[[ Records shown, beginning ]]

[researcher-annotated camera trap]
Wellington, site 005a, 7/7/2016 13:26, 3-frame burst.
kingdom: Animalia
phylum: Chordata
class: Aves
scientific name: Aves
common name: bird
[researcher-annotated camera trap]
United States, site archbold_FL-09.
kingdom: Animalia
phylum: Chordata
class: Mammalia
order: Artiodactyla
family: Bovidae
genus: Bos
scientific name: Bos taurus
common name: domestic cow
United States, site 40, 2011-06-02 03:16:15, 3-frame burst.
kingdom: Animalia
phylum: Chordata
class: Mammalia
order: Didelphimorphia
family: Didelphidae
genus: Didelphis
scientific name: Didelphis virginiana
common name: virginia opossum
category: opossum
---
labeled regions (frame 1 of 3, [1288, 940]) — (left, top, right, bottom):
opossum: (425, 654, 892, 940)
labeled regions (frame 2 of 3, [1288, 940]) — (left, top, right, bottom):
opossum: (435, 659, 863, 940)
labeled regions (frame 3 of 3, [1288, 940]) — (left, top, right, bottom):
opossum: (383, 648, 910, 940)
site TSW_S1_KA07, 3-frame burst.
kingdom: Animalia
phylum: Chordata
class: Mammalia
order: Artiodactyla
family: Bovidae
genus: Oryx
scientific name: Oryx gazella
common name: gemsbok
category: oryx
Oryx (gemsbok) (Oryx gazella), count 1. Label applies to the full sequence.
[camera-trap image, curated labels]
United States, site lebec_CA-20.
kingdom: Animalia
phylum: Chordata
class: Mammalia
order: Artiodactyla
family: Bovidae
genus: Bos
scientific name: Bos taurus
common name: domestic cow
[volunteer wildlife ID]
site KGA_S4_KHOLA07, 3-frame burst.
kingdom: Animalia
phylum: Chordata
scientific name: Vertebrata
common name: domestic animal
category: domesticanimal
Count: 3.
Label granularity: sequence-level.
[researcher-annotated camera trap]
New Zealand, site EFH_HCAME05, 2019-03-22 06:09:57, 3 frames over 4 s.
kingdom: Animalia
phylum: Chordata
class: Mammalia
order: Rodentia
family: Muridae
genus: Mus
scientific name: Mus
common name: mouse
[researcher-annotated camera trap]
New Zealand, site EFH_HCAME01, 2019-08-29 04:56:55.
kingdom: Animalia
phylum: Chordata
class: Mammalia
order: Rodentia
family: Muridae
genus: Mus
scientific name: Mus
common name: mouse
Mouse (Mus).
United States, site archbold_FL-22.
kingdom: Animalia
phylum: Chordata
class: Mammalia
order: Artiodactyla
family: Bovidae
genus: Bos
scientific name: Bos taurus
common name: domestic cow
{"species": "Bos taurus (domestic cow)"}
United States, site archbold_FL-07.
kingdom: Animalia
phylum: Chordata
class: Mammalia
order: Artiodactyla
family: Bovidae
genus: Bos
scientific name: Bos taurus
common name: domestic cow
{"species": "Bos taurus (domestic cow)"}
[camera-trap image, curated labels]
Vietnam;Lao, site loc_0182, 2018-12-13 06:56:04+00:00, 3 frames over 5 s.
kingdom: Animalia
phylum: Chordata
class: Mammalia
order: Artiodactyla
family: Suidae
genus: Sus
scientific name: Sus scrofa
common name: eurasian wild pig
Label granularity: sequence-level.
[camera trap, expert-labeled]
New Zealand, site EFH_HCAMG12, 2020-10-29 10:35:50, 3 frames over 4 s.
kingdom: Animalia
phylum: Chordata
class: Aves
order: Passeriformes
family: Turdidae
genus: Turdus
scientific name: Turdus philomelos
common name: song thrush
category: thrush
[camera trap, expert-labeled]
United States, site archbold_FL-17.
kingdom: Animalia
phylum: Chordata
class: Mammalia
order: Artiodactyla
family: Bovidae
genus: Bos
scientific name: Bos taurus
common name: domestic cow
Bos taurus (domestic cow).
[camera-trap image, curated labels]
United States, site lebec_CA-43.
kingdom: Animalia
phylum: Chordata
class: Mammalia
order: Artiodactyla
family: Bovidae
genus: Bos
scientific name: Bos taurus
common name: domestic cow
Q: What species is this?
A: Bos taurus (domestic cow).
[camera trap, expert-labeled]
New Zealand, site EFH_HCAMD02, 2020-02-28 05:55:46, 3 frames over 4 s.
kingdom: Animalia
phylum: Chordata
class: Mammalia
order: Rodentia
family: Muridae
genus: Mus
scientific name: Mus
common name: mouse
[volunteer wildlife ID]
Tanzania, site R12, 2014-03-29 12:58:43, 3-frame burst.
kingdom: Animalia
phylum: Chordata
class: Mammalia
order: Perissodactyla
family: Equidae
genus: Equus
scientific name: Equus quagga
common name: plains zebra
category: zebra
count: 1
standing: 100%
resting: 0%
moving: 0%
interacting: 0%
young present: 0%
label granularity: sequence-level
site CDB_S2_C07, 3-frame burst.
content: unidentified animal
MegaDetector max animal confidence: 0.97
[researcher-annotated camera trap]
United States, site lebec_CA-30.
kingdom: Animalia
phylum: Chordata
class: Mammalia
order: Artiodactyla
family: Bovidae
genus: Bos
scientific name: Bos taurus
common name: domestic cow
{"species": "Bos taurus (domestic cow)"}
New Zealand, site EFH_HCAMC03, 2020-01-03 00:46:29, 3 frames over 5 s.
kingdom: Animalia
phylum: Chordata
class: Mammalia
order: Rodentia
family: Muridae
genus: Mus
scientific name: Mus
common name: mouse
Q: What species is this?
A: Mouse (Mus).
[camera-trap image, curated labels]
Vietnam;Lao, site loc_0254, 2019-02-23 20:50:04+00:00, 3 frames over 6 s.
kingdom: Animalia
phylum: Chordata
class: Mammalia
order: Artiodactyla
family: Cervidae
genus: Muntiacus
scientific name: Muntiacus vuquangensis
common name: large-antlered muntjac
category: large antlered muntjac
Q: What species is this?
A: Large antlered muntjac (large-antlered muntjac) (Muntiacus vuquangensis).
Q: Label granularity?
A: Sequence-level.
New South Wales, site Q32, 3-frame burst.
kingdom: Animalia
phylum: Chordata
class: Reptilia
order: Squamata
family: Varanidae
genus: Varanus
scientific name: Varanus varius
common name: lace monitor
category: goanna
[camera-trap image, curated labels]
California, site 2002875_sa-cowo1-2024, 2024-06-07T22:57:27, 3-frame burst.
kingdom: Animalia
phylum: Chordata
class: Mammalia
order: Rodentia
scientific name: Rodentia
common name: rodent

[[ Records shown, end ]]

• **Task item**:
If a line in the data above contains "granularity", return that line.

• **Answer to this exercise**:
Label granularity: sequence-level.
Label granularity: sequence-level.
label granularity: sequence-level
Q: Label granularity?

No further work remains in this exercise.